Ce que nous pouvons apprendre aujourd’hui

L’humiliation que ressentent certains Africains face au spectacle du développement ailleurs est un électrochoc utile. Il ne s’agit pas de nier les défauts étrangers ni d’idéaliser un modèle, mais de comprendre que :

  • la constance et la vision sont des atouts majeurs ;
  • la politique ne doit pas se transformer en marché lucratif ;
  • les solutions doivent être pensées localement et mises en œuvre par des dirigeants qui aiment réellement leur pays.

Changer de modèle politique pour l’adapter aux réalités africaines n’est pas un appel à l’autoritarisme indiscriminé. C’est un appel à la responsabilité : choisir et protéger des leaders intègres et efficaces, créer des institutions qui survivent aux alternances, et reconnaître que la démocratie formelle sans substance sociale ne suffit pas.

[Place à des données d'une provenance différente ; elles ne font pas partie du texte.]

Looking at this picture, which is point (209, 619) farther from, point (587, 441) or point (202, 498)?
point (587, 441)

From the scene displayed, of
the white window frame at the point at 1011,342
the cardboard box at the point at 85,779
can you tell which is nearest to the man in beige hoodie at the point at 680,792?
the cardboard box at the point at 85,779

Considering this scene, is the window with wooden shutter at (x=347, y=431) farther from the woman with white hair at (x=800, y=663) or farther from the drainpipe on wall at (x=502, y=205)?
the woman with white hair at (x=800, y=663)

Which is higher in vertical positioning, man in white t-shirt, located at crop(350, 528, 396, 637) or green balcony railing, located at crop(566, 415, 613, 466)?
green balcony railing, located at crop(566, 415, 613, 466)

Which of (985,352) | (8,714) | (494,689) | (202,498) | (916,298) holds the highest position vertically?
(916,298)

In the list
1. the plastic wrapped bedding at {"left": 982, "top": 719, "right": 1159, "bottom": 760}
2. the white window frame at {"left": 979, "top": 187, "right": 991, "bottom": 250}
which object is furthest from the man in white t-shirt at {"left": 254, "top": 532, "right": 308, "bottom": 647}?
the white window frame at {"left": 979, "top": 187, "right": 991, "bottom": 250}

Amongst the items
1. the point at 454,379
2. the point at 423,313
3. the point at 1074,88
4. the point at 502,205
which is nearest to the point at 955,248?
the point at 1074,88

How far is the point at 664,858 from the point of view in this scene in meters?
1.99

La question n’est pas de supprimer le choix du peuple, mais de refonder la manière dont ce choix est exercé et sur quels critères. Des élections répétées sans une gouvernance sérieuse, sans éthique publique et sans stratégie nationale signifient la répétition des mêmes échecs.

Il faut aujourd’hui soutenir des dirigeants qui ont prouvé leur capacité à construire, encourager la continuité lorsque le bilan est positif et exiger une transition préparée et transparente quand un chef d’État s’éclipse.

L’Afrique a le potentiel : terres fertiles, jeunesse énergique et intellectuels de talent. Reste à aligner la direction politique avec cet atout pour transformer enfin la promesse en réalité.

Priorité : construire des États où la gestion n’est pas une affaire privée, où les dirigeants aiment leur nation, préparent la relève et travaillent pour le bien commun — pas pour leur enrichissement personnel.